This brings to six the number of incidents in 2021 in which a person solicits change as a pretense for committing a crime. 

 

🔎 A disturbing altercation occurred at a mobile home in Winnetka. On July 4, an individual posing as a repairman made it onto the property of a 19-year-old. Details are thin, but the situation escalated and the faux repairman swung a knife at the man. 

 

Since 2010 in Los Angeles there have been only 70 cases of criminals offering or soliciting a repair. Crimes at mobile home sites in Los Angeles are also rare, with fewer than 2,000 reported in the past 11 years.

 

🔎 Closing up a business can be difficult when it is late.
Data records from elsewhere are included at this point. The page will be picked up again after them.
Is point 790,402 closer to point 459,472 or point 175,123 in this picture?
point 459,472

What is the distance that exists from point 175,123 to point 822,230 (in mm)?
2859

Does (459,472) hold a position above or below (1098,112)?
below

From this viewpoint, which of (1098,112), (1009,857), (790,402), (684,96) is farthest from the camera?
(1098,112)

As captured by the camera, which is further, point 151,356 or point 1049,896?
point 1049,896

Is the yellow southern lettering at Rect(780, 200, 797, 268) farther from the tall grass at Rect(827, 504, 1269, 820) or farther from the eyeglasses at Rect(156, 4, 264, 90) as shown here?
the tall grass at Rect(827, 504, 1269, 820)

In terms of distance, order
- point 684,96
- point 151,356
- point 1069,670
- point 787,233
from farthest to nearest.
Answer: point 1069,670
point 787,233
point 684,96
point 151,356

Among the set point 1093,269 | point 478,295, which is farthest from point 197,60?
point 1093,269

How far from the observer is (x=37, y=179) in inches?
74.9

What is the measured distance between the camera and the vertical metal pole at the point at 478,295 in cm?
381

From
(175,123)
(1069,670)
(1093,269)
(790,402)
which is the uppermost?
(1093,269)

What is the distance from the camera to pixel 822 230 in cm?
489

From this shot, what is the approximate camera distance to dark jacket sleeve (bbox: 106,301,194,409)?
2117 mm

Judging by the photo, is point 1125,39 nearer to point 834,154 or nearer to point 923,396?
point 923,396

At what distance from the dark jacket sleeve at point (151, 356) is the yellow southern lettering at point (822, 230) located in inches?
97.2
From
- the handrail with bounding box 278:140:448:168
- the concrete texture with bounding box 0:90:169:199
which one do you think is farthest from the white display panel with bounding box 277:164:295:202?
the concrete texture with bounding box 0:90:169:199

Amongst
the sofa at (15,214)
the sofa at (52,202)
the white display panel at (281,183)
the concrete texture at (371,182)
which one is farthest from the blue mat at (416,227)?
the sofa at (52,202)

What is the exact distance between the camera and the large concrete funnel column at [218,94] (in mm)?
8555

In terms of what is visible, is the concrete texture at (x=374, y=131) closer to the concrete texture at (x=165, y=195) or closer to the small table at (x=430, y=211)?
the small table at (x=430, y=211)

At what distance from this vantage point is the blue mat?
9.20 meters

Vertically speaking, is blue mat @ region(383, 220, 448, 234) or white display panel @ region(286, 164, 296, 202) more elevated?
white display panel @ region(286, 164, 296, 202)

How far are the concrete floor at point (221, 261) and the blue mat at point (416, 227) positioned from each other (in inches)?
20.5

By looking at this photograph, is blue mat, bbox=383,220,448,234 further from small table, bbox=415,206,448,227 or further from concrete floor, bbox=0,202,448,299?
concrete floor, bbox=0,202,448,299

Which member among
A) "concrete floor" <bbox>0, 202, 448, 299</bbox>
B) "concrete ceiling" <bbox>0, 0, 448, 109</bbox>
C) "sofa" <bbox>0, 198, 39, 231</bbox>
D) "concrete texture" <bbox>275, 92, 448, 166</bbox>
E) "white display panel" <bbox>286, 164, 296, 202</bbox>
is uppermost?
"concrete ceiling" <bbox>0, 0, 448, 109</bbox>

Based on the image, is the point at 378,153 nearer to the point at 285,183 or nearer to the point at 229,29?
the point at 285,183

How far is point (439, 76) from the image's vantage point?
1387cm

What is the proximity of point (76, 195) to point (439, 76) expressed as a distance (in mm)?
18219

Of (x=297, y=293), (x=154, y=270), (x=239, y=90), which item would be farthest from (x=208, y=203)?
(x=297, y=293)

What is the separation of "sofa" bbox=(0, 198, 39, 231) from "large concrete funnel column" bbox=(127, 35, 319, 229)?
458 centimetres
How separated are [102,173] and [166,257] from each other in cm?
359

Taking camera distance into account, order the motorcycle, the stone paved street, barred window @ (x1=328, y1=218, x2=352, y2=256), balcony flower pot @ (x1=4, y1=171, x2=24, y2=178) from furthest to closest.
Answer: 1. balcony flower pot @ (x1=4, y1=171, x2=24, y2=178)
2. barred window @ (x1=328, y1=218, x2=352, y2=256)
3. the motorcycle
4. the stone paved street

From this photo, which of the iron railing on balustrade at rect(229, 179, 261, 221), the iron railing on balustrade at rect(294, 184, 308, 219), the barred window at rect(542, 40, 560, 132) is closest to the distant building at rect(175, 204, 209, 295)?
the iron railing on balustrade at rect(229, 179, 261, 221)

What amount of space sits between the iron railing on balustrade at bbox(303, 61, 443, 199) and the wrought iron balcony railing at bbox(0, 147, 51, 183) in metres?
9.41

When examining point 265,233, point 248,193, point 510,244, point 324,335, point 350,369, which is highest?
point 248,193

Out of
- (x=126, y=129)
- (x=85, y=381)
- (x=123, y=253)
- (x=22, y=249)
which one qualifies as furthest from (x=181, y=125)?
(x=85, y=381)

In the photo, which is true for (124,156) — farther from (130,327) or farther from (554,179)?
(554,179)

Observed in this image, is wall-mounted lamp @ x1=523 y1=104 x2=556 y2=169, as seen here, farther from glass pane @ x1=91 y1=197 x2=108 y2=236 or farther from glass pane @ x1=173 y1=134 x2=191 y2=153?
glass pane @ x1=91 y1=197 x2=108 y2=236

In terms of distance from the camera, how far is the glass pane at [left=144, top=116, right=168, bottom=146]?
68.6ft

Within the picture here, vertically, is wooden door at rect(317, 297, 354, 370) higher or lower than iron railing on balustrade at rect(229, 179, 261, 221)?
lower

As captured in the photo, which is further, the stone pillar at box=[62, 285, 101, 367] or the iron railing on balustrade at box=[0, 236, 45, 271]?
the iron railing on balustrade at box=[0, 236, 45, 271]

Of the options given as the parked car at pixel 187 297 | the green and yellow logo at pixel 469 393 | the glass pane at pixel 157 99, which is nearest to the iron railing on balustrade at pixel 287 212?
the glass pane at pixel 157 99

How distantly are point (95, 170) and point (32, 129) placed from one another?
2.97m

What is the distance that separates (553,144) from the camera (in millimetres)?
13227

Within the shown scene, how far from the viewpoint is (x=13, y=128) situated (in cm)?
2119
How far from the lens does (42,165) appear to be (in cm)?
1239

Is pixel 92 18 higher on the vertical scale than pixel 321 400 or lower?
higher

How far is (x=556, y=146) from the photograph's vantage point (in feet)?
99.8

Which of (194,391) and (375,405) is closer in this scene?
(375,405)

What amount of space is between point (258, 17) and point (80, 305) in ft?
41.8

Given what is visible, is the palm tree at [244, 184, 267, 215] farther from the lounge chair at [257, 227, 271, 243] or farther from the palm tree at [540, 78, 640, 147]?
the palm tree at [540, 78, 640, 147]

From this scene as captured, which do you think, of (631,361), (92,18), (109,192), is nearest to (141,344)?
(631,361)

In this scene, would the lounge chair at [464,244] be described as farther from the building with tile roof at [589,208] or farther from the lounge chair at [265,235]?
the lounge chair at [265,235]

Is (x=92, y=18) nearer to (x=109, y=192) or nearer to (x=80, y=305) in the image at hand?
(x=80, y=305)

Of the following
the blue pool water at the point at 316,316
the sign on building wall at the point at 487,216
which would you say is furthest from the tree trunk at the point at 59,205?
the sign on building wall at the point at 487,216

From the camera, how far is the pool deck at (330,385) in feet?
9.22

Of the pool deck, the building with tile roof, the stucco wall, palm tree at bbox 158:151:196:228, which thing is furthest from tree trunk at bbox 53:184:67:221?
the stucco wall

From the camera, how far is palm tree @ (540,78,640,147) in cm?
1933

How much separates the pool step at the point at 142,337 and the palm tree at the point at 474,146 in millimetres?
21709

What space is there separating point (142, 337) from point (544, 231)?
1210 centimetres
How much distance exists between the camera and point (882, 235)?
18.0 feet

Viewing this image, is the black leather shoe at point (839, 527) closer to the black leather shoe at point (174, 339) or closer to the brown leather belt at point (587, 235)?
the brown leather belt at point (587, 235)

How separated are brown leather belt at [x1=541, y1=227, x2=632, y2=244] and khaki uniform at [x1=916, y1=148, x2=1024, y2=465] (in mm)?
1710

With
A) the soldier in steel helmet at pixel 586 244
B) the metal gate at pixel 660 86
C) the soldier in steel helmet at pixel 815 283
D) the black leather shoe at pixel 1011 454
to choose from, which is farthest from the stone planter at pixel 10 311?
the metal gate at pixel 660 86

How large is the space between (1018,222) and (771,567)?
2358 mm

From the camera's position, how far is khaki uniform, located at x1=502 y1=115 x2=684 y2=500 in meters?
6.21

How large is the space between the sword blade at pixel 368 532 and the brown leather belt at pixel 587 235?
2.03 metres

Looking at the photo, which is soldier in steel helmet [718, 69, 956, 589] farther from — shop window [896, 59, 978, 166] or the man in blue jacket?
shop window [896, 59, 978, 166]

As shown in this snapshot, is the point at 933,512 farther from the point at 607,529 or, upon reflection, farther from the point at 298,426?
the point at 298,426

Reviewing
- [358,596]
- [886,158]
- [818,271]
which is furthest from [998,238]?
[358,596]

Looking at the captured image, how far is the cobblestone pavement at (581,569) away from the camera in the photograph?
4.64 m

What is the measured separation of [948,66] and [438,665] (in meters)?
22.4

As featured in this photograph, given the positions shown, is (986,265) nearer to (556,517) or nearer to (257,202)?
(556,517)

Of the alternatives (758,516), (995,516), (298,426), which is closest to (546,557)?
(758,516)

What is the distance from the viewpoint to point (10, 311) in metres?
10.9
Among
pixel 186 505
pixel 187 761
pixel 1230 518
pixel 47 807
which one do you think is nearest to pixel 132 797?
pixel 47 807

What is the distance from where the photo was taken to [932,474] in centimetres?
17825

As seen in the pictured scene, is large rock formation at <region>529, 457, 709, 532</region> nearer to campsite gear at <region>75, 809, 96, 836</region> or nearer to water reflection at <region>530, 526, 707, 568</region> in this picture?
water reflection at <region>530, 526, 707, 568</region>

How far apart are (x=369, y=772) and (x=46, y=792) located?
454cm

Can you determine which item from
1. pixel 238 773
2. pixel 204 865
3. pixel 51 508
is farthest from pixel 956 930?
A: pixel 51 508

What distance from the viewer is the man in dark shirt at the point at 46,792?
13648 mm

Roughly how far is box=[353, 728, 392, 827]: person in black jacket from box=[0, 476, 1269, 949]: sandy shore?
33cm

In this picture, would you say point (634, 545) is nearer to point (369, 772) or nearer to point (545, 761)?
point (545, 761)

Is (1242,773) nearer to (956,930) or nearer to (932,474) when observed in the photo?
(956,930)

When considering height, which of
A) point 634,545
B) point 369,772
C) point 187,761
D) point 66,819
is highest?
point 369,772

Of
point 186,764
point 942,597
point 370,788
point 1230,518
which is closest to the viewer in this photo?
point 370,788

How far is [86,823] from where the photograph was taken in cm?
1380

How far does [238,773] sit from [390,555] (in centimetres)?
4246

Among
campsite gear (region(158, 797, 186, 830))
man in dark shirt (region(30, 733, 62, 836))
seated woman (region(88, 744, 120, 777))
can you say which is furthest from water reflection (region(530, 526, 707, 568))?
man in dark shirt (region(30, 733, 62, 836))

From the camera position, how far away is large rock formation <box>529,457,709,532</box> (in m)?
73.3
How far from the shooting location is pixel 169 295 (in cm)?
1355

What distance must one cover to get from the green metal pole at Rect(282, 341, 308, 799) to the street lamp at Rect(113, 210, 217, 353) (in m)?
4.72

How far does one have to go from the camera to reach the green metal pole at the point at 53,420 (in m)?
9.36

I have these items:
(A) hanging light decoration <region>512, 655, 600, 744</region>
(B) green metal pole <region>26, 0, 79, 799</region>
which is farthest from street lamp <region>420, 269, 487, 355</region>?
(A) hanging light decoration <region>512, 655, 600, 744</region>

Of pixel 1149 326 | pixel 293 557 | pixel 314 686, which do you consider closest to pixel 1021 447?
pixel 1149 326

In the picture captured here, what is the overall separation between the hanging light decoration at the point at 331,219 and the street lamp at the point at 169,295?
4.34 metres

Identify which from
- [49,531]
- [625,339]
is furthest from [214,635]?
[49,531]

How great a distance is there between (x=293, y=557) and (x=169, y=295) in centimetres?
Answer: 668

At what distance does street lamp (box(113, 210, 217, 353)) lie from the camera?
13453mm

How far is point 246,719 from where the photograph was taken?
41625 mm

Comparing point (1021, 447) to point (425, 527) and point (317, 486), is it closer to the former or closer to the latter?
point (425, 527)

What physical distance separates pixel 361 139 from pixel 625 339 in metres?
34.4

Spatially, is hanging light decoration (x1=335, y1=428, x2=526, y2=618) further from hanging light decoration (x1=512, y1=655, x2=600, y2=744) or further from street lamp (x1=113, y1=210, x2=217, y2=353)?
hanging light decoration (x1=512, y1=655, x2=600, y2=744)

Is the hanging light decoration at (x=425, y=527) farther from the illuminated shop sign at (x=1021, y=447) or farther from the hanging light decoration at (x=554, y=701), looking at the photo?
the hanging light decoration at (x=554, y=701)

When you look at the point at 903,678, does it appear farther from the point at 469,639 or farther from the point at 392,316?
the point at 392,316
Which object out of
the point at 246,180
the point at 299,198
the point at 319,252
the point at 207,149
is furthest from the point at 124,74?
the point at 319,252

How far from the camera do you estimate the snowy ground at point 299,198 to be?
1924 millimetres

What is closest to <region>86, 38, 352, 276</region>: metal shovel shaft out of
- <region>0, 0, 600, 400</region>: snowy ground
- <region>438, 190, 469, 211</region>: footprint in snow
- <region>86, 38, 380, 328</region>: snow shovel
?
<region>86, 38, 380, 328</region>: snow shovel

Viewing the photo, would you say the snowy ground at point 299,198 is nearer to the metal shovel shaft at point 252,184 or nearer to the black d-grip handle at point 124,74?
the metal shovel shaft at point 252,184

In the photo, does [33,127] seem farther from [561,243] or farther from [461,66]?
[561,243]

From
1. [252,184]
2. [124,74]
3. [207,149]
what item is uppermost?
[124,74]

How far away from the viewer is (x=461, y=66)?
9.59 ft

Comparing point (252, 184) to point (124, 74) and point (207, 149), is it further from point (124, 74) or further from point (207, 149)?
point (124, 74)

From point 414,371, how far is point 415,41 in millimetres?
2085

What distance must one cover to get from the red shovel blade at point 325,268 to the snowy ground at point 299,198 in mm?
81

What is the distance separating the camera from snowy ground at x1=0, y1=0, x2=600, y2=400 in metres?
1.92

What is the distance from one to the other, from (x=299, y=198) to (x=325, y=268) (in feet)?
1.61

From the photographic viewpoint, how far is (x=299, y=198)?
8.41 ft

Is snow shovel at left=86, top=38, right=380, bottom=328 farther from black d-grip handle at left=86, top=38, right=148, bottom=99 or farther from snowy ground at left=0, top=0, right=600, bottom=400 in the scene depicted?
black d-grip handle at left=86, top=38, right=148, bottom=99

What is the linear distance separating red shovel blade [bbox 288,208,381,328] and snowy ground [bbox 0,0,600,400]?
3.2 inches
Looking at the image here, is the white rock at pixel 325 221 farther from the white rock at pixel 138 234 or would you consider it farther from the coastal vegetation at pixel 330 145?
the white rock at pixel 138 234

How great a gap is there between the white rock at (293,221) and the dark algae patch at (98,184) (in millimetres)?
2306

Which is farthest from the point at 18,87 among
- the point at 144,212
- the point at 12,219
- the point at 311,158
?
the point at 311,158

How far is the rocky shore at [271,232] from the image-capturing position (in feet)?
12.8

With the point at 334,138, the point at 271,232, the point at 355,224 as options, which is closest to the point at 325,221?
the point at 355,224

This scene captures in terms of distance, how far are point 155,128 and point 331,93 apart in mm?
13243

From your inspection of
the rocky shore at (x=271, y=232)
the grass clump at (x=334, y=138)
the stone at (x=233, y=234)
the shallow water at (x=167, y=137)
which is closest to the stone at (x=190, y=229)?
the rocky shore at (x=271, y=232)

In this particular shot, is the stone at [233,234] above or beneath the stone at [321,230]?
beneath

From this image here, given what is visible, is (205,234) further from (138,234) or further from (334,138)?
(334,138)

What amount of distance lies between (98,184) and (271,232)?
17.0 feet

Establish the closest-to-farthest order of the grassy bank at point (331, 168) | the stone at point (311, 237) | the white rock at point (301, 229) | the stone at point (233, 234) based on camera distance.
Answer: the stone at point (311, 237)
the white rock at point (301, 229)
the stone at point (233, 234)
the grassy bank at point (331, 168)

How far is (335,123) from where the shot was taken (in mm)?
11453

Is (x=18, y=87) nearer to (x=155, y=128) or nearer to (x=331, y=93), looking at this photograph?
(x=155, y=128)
Recently in Florence, that experience also turned dangerous. A 42-year-old woman was finishing her shift at a cell phone store when she was suddenly confronted in the shop by a robber carrying a gun. The thief ordered her to lay down in a back room. He proceeded to take unspecified merchandise from the showroom. 

 

The month of June was the most active one for robberies this year, with 572 reported. Since 2010, there have been 143 cases of robbers targeting a store at closing time, including three logged this year. 

 

How we did it: At Crosstown, we examine publicly available crime data from multiple Los Angeles County law enforcement agencies. We have a robot on the team called the Detective that scans the LAPD publicly available data for anomalies. LAPD officers tag most crime reports in their system with MO codes, for “modus operandi,” Latin for operating method or style. The MO codes are shorthand for describing what happened in a crime incident.